## Problem description
From the first line to the last, repeat the data exactly but leave out the pictures.

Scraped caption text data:

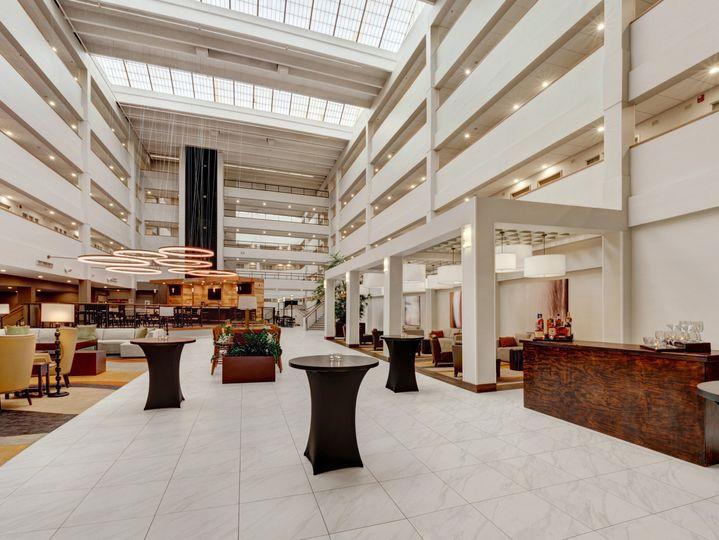 Embassy Suites by Hilton Milwaukee Brookfield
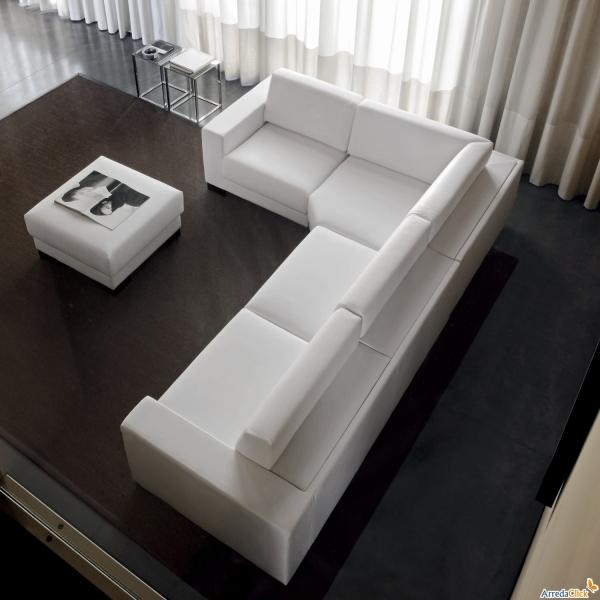 Idee divani bianchi pelle ecopelle o tessuto - Divano ecopelle angolare ...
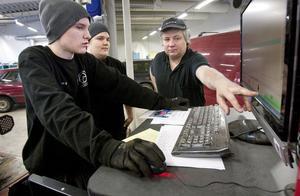 Johan Eriksson och Emil Lodén instrueras av läraren Hasse Dahlström vid den nyinköpta hjulinställningsapparaten.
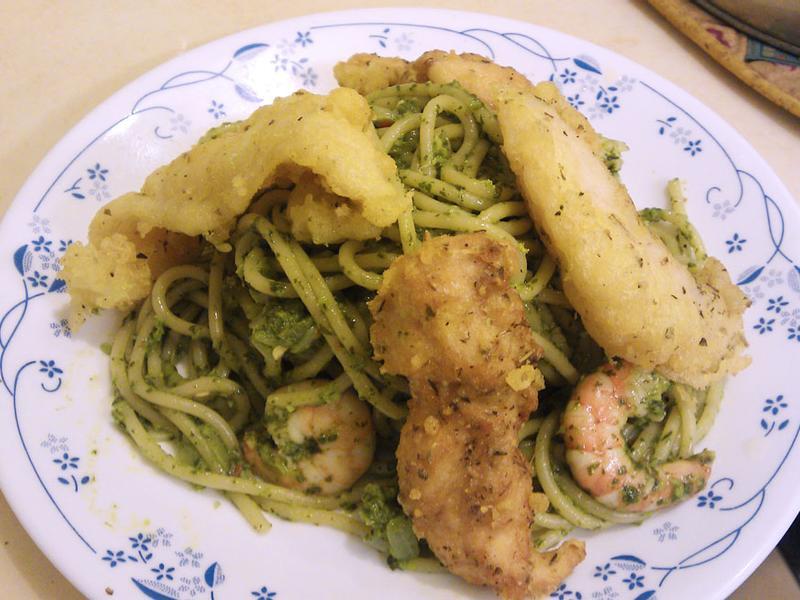 酥炸多利魚/香煎雞柳佐青醬鮮蝦直麵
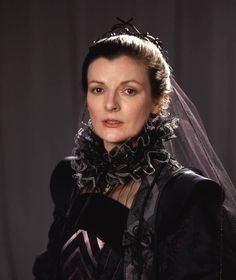 1982 'King Lear' with Brenda Blethyn as Cordelia in the BBC TV film. Cordelia tries to save her father from the malevolent designs of her two older sisters. English Actresses, British Actresses, British Actors, Mrs Bennet, Timothy West, Robert Lindsay, Claire Bloom, Royal National Theatre, Shakespeare Plays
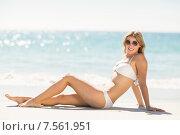 Купить «Pretty blonde woman relaxing beside the sea», фото № 7561951, снято 10 марта 2015 г. (c) Wavebreak Media / Фотобанк Лори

## Answer to this problem
 Embassy Suites by Hilton Milwaukee Brookfield
 Idee divani bianchi pelle ecopelle o tessuto - Divano ecopelle angolare ...
 Johan Eriksson och Emil Lodén instrueras av läraren Hasse Dahlström vid den nyinköpta hjulinställningsapparaten.
 酥炸多利魚/香煎雞柳佐青醬鮮蝦直麵
 1982 'King Lear' with Brenda Blethyn as Cordelia in the BBC TV film. Cordelia tries to save her father from the malevolent designs of her two older sisters. English Actresses, British Actresses, British Actors, Mrs Bennet, Timothy West, Robert Lindsay, Claire Bloom, Royal National Theatre, Shakespeare Plays
 Купить «Pretty blonde woman relaxing beside the sea», фото № 7561951, снято 10 марта 2015 г. (c) Wavebreak Media / Фотобанк Лори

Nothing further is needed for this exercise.